Priya did nothing but eat the entire time.  Today I took Ravi and Priya to the doctor, Ravi for the t-b skin titer, and Priya so the doctor could assure me that she is gaining weight appropriately.  He said she was just right, thin for sure due to her biological parents, but that she had to be eating right since she was gaining on the curve just right.  She was however still on the 5th percentile, but he wasn't worried about it at all.  He didn't even charge me for the appointment, and after all of that, i will stop worrying about her for a while.  She is now 34 inches and 24.3 lbs.  I weighed Lakshmi too, since she was there ,and she was 26.2 lbs.!  Both of my girls are doing much better than I thought, so I am much relieved to know they are fine.  Since they are both tiny (but Lakshmi is chunkier than Priya) I have been very cautious in feeding them, to make sure they get offered all the food groups at every meal.  Makes mealtimes harder, but they will only be toddlers for a while, and toddlers generally only eat a3 or so teaspoons of each food per meal.  I find that generally true with Priya while Lakshmi will chow down much more.

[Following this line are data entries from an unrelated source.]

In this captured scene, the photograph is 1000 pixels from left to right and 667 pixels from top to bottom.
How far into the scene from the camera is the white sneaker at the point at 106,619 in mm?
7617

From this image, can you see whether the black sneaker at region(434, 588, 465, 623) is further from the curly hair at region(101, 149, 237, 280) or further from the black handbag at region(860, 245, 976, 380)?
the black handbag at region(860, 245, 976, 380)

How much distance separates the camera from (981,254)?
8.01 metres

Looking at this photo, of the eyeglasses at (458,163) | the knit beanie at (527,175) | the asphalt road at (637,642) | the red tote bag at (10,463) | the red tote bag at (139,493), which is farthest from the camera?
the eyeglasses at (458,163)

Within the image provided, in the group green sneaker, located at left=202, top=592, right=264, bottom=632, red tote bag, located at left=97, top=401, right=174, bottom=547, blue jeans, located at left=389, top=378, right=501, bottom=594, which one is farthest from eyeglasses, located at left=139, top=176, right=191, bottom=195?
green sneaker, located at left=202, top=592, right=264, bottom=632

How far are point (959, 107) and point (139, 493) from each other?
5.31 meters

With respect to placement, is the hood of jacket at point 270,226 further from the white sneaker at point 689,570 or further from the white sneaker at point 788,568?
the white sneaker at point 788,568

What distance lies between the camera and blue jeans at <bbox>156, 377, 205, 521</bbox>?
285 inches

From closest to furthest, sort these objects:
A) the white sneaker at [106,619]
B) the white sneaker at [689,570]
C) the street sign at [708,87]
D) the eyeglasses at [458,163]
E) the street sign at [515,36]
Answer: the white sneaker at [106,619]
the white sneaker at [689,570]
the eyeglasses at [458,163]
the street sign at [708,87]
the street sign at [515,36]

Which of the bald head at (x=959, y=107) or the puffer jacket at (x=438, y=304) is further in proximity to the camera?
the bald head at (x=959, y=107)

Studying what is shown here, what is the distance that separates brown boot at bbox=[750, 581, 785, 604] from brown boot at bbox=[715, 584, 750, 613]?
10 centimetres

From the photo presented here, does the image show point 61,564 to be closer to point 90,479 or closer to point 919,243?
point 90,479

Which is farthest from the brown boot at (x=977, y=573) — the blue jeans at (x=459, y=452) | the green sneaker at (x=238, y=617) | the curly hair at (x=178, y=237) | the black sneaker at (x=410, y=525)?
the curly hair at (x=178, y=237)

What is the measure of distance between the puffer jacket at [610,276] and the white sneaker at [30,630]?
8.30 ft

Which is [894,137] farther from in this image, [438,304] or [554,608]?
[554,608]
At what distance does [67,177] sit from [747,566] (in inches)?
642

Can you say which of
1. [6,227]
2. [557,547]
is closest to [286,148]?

Ravi tried his best not to scream and have a fit while getting the t.b. titer, but my goodness, it was like holding down a horse!  He screamed at the nurse, "you're killing me!".  LOL!  She laughed and it was over with right away.  Before we went, Ravi practiced saying, "that wasn't so bad" and so I reminded him about it and he said it.  He also calmed down right away!  Whew!

December 9th
Today, the kids and I spent the day driving in the car.  We went to the doctors office to have Ravi's t.b. test read, (negative!), then went to the fabric store to pick up more fabric and notions for Pancha Ganapathi (which is a Hindu holiday from December 21 - 25th). Each day we will decorate  Pancha Ganapathi (five faced Ganesha; deity who removes obstacles) with a different coloured outfit, give him gifts, and do one Sadhana (spiritual discipline).  This is a fun holiday for the children, as they get to help dress Ganapathi, and they also receive gifts on the last day of this festival.

While I was there, I saw this tiny sewing machine called "Sew Cute" made by White Sewing Co.  It was $24.99, so I got it!  Looks like something for a teen, but I think I can use it for hemming and small projects.  Hope it works!